■ **Exercise**: Could you convert the lines from the one holding "How much distance" through the end, inclusive, into a numbered list, leaving out any blank lines?

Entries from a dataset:
________________________________________
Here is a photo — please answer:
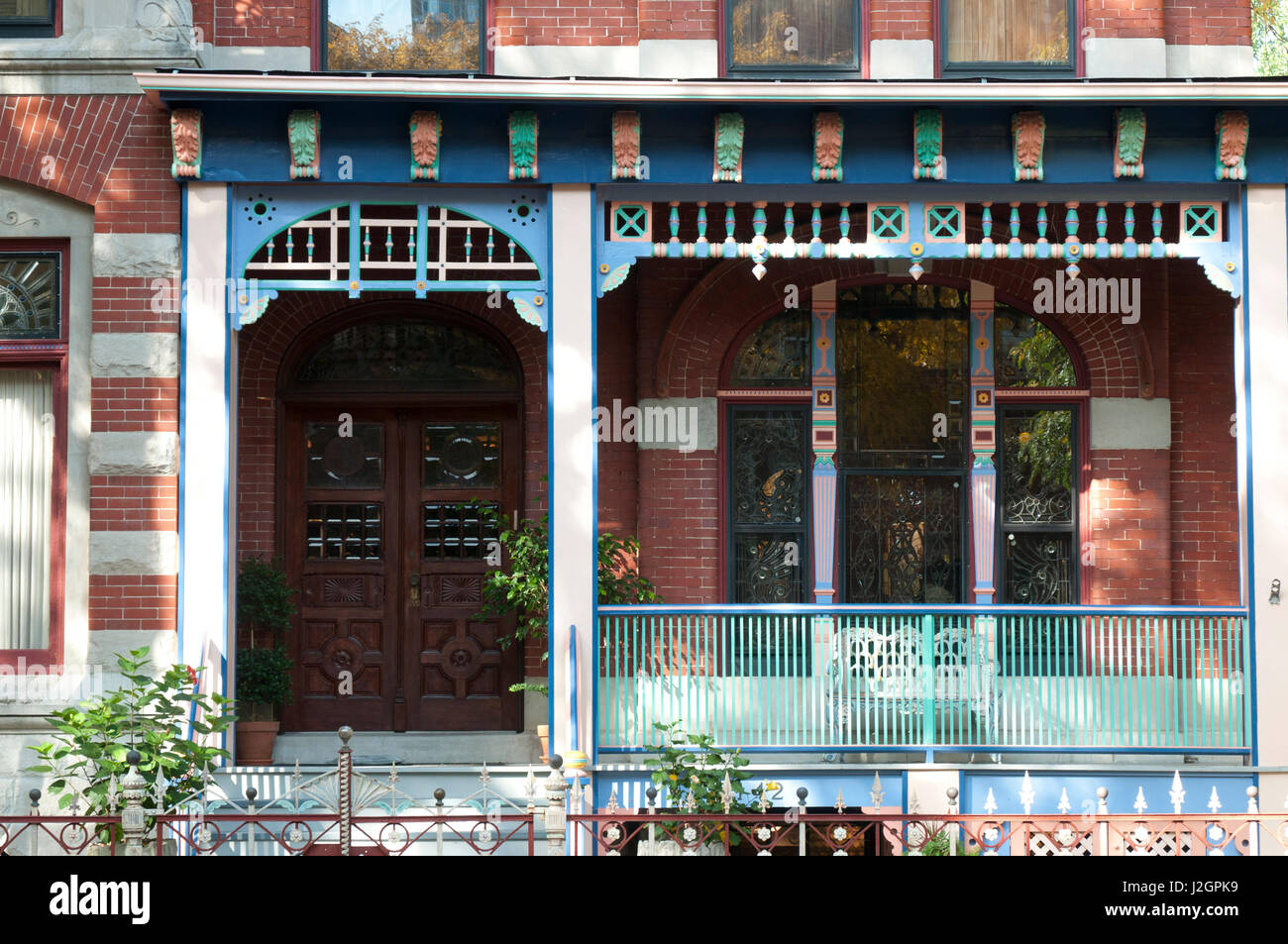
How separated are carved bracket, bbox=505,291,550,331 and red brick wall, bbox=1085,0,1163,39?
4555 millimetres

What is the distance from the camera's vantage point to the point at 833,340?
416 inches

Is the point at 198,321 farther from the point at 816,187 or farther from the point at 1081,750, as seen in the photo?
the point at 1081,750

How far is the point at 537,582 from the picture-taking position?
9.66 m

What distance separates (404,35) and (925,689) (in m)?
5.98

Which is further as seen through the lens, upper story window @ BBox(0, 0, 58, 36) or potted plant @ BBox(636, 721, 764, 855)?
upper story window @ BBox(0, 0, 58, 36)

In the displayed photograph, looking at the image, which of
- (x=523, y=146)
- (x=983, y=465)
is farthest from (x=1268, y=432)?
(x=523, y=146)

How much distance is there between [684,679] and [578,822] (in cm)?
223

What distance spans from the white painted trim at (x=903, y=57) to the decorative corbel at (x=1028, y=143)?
________________________________________
■ **Solution to the exercise**:
1. How much distance is there between [684,679] and [578,822] (in cm)?
2. 223
3. What distance spans from the white painted trim at (x=903, y=57) to the decorative corbel at (x=1028, y=143)?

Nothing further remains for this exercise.